叶长湘没料到谢兰序会如此,被打倒下去,碰掉了桌上了一堆物品。
谢兰序昏沉着头站起来。
这贱女人既然已经知道自己的身份。
直接杀了算了,就当回京给自己的剑喂点血了。
她披散着头发,黑色衣服在夜晚的油灯里闪烁,红衣的女人被抡过来抡过去。
谢兰序一脚踹倒叶长湘,她膝盖顶上对方胃部时,却听到对方带着喘息的笑声。
疯子。
谢兰序抓住叶长湘的脖子,叶长湘散乱的头发披在脸上,皮肤惨白。
活脱脱一个女鬼。
她一口血吐在谢兰序手腕上。
“你可以死了。”谢兰序声音冰冷,嘴里还萦绕着血腥味。
“噬魂香只作用于长期用于人有毒,短时间之内……只置人幻觉。”叶长湘喘息着,双手握住谢兰序抓住她咽喉的手腕。
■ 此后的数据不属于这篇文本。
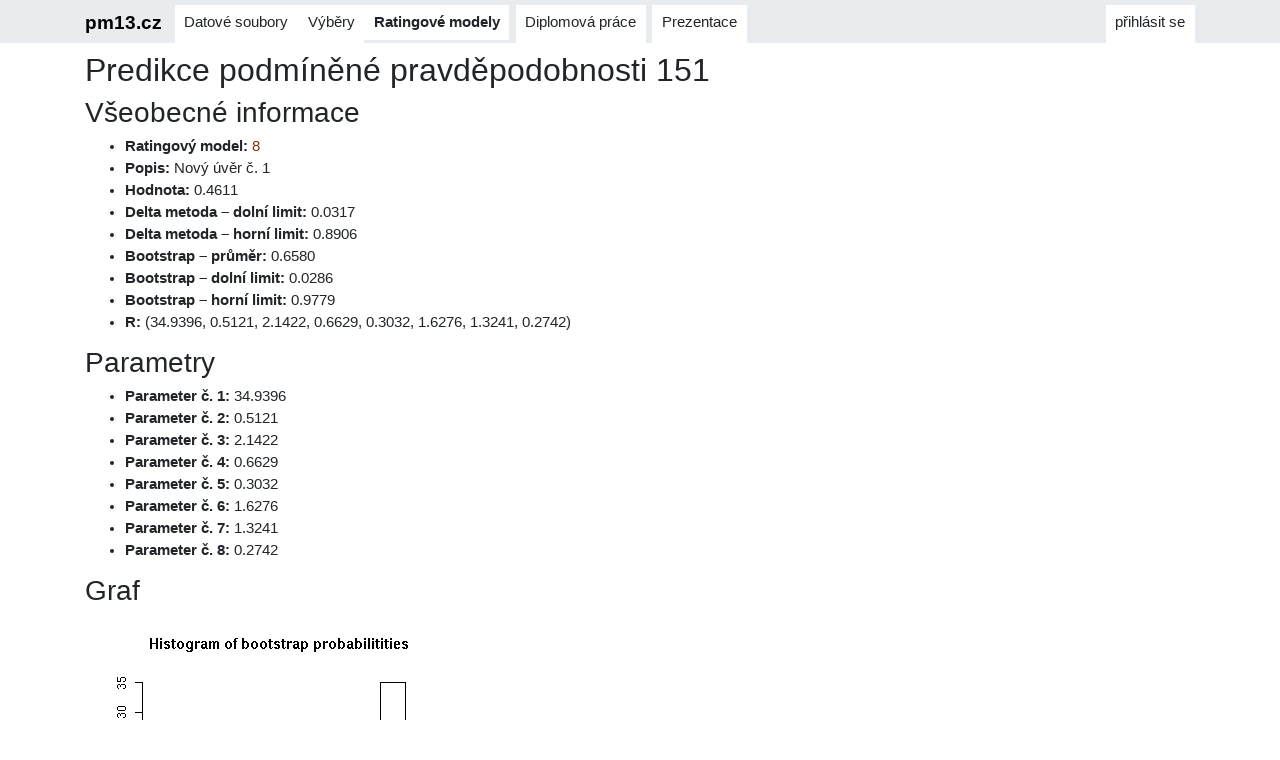

--- FILE ---
content_type: text/html; charset=utf-8
request_url: https://pm13.cz/diplomka/predikce/151/
body_size: 957
content:
<!doctype html>
<html lang="cs">
    <head>
        <meta charset="utf-8" />
        <meta name="viewport" content="width=device-width, initial-scale=1, shrink-to-fit=no" />
        <title>
    Predikce podmíněné pravděpodobnosti 151
            |
Diplomka        </title>
                    <link rel="stylesheet" href="/static/krumlov/pm13.f467d5f6.css" />

                    <script src="/static/krumlov/pm13.857301aa.js" defer></script>

        <link rel="icon" href="/static/krumlov/favicon/pm13.ico" />
    </head>
    <body   >
        <nav class="navbar navbar-expand fixed-top">
            <div class="container">
                <a class="navbar-brand" href="/">
                    pm13.cz
                </a>
                <div class="navbar-nav mr-auto">    
    <div class="nav-item ">
        <a class="nav-link" href="/diplomka/datove-soubory/">Datové soubory</a>
    </div>

    
    <div class="nav-item ">
        <a class="nav-link" href="/diplomka/vybery/">Výběry</a>
    </div>

    
    <div class="nav-item active">
        <a class="nav-link" href="/diplomka/ratingove-modely/">Ratingové modely</a>
    </div>

    <div class="nav-item ml-2">
        <a class="nav-link" href="/static/krumlov/diplomka/diplomka.pdf" title="pdf - 750 kB">Diplomová práce</a>
    </div>
    <div class="nav-item ml-2">
        <a class="nav-link" href="/static/krumlov/diplomka/prezentace.pdf" title="pdf - 339 kB">Prezentace</a>
    </div>
</div>
                <div class="navbar-nav ml-auto">
                        <div class="nav-item">
                            <a class="nav-link" href="/prihlasit-se/">přihlásit se</a>
                        </div>
                </div>
            </div>
        </nav>
            <header class="container">
                <div class="row">
                    <div id="header-content" class="col-md-12">
                            <h1>
    Predikce podmíněné pravděpodobnosti 151
                            </h1>
                    </div>
                </div>
            </header>
        <main class="container">
            <div class="row">
                <div id="main-content" class="col-md-12 ">

    <h2>Všeobecné informace</h2>
    <ul>
        <li>
            <strong>Ratingový model:</strong>
            <a href="/diplomka/ratingove-modely/8/">8</a>
        </li>
        <li><strong>Popis:</strong> Nový úvěr č. 1</li>
        <li><strong>Hodnota:</strong> 0.4611</li>
        <li><strong>Delta metoda – dolní limit:</strong> 0.0317</li>
        <li><strong>Delta metoda – horní limit:</strong> 0.8906</li>
        <li><strong>Bootstrap – průměr:</strong> 0.6580</li>
        <li><strong>Bootstrap – dolní limit:</strong> 0.0286</li>
        <li><strong>Bootstrap – horní limit:</strong> 0.9779</li>
        <li><strong>R:</strong> (34.9396, 0.5121, 2.1422, 0.6629, 0.3032, 1.6276, 1.3241, 0.2742)</li>
    </ul>

    <h2>Parametry</h2>
    <ul>
            <li><strong>Parameter č. 1:</strong> 34.9396</li>
            <li><strong>Parameter č. 2:</strong> 0.5121</li>
            <li><strong>Parameter č. 3:</strong> 2.1422</li>
            <li><strong>Parameter č. 4:</strong> 0.6629</li>
            <li><strong>Parameter č. 5:</strong> 0.3032</li>
            <li><strong>Parameter č. 6:</strong> 1.6276</li>
            <li><strong>Parameter č. 7:</strong> 1.3241</li>
            <li><strong>Parameter č. 8:</strong> 0.2742</li>
    </ul>

    <h2>Graf</h2>
    <img src="/static/krumlov/diplomka/predictions/151/p.png" />
                </div>
            </div>
        </main>
    </body>
</html>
“熙和三年,我是刚从西域被送到中原的舞女……她曾施救于我,手背上那道疤,是把我从狼群中救回来时被狼抓到留下的。”红衣女人用扭曲的语言说道。
夜晚的烛火悠悠然,白发见女孩的脸就快要失去生机。
谢兰序忽然记起。
熙和三年初春夜里,故人骑着马,从外面回来时带着一道伤。
谢兰序问她干什么去了。
故人说在林子里遇到个女孩差点死在狼群里,我救下了,不慎被狼抓到。
她留下那句话进屋抓药去了。
后来倒春寒,她那道伤疤很久都没有愈合。
这件事,只有她和她的故人知道。
就算有第三个人,也该是那个被救下来的孩子。
谢兰序松了松手,叶长湘乘机抓住谢兰序的手腕,一口咬下去。
留下了一道渗血的牙印。
“靠……”谢兰序骂道。
“你如何证明你说的是真的?”谢兰序又问。
“一刻钟你就能记起……噬魂香致幻,但不会让人陷入昏迷,一刻钟你就能记起致幻的场景和现实的场景。”叶长湘趴在谢兰序手臂上,脸上带血。
她感觉自己五脏六腑都碎掉了。
谢兰序挑眉:“那好,要是一刻钟未能想起,你怎样都会死。”
真故人还是假故人,都在灯火中摇曳消逝。